Perhaps that's what's happening nowadays with socialism. Professor Ronald Aronson writing in The Nation says that the Left needs more socialism. It's an attempt to de-stigmatize the word "socialism"--the concept has of course never gone out of favor with the Left, instead becoming the Ideology That Dared Not Speak Its Name. Socialists have always insisted that they are different from communists, but the defeat of Soviet communism by the free, democratic, capitalist West tarred them by association anyway. Socialism retreated to the cultural front in the Nineties. Now we hear the siren song, "another world is possible", wafting our way once again, from the rocks.
Take away the contemporary references, and Professor Aronson's piece could have been written 100 years ago. Some of its more obvious refutations are almost that old, too. Too much capitalism? As G. K. Chesterton said, that doesn't mean that there are too many capitalists. It means that there are too few. Latin America doesn't need socialism; it needs a middle class. And even 100 years ago Prof. Aronson's remark about "faith in the market" would have been a fallacious cliche. As Thomas Sowell said, you don't need "faith" to believe in the benefits of the free market--the concrete proof that it works is everywhere. Humorist P. J. O'Rourke observed that the state-run agricultures of Eastern Europe were so mismanaged that he could see the boundary between capitalism and socialism from his airplane window, en route to Warsaw. But to believe in socialism, that's what takes faith.
It's faintly nauseating to read the veiled self-congratulation Prof. Aronson ladles on, in his lauding of socialism:
Socialism's values continue to nourish community life.

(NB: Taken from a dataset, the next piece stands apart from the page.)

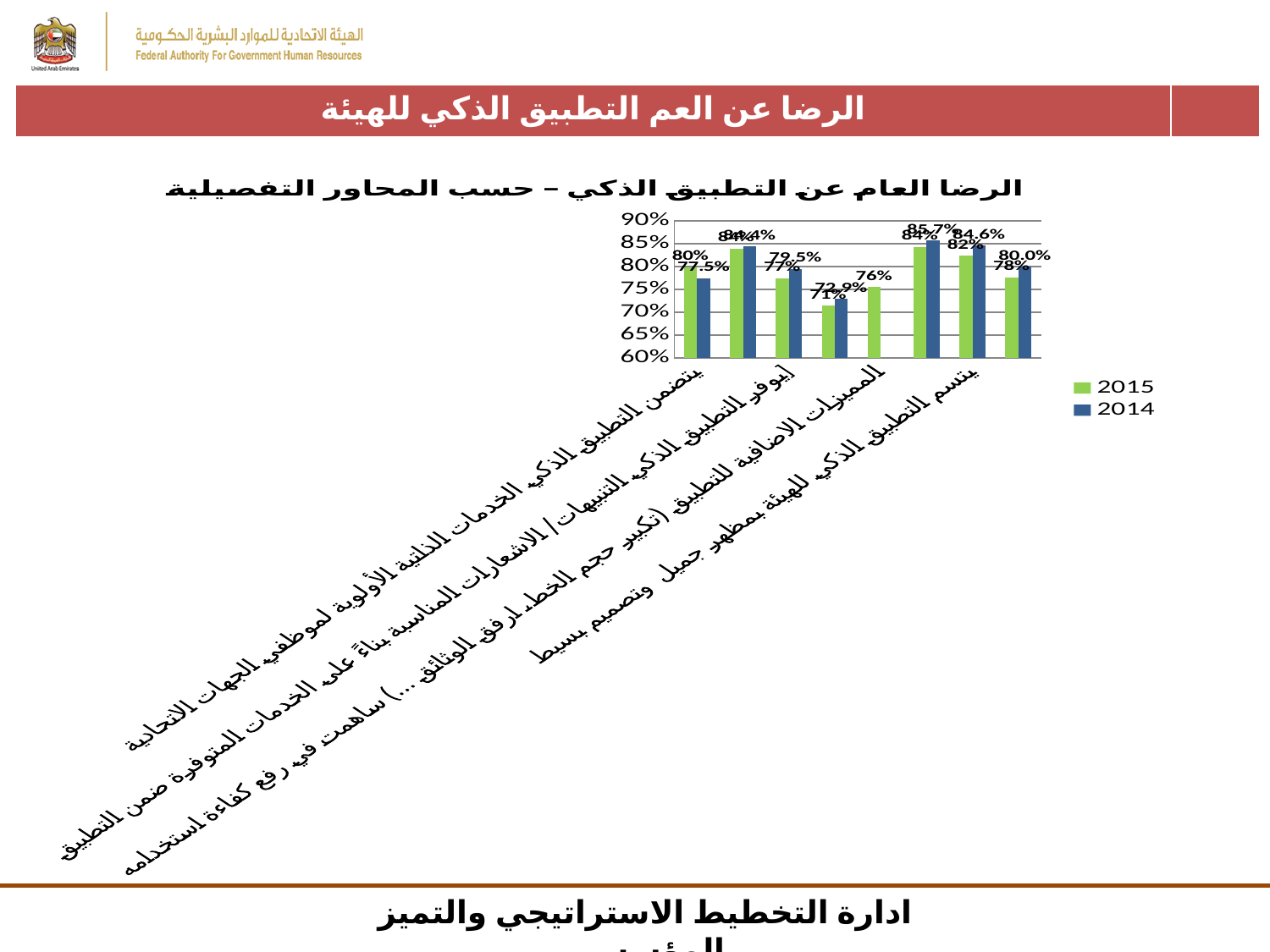
What is the lowest value shown for the 2015 series? 71% What are the two series named in the chart legend? 2015 and 2014 What type of chart is shown on the slide? bar chart In the first (leftmost) group, which series has the larger value, 2015 or 2014? 2015 What is the 2015 value for the fourth group of bars? 71% What is the 2014 value for the first (leftmost) group of bars? 77.5% What is the 2014 value for the fourth group of bars? 72.9% Is the 2015 value for the fourth group of bars greater or less than 75%? less What is the highest value shown for the 2014 series? 85.7% How many series does the chart legend list? 2 In the first (leftmost) group, what is the difference between the 2015 value and the 2014 value? 2.5 percentage points What is the 2015 value for the first (leftmost) group of bars? 80%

The socialist standards of fairness, democracy, equality and justice are as much a part of daily life as are capitalism's values of privilege, unequal rewards and power.
Socialists have conceived a society that provides for the needs of every individual, including adequate means to live a decent life and develop each person's capacities.
No. All of these virtues which are alleged for socialism are borrowed from elsewhere. The English idea of fair play; the Christian ideals of charity and compassion, the Jewish example of community, all are the true coin of which socialism is the counterfeit. Government expropriation of society's high achievers, on the presumption of their unworthiness to possess their own wealth, is no recipe for justice, never has been, and never can be. Deracinated intellectuals, as ignorant of their blessings as fish are ignorant of water, who've never lost a loved one to the gulags, never lost a livelihood to rampaging rent-a-mobs--indeed, probably never missed a meal--really have some nerve in calling for the revival of the idea that immiserated so many people in the last century, and whose remnants hold back so many today. As Jean-Francois Revel once said, so long as there is a single rock in the world's oceans without socialism, there will be boat people.
Your First Things tie-in is a gimme. Richard John Neuhaus, from 1994:
The socialist revisionists we will have always with us, for the desire becomes more demanding as the prospect of its satisfaction recedes. The idea, like a bird, escapes all the closing traps of historical fact. There must be, they insist, an alternative to this-to the paltry, striving, bourgeois, thus and so ness of democratic capitalism. There simply must be. And there is of course. But those who do not know the alternative of a new heaven and new earth of ultimate promise have no choice but to cling ever more desperately to socialism as the name of their desire.
And what the hey, since I'm blathering on at such length, have this Sidney Hook quote, too. Same low price:
I was guilty of judging capitalism by its operations and socialism by its hopes and aspirations; capitalism by its works and socialism by its literature.
Don't let me catch you waltzing with the goalposts like that, all right?
Addendum: What with the recent brouhaha about a plagiarist over at NRO, I'd better divulge that the line "socialism is the religion people get when they lose their religion" is not original with me. It is of course a great quip by our fearless FT leader Richard John Neuhaus. I even used it some time back, in a post of his quotes, too lazy to look up the link, sorry.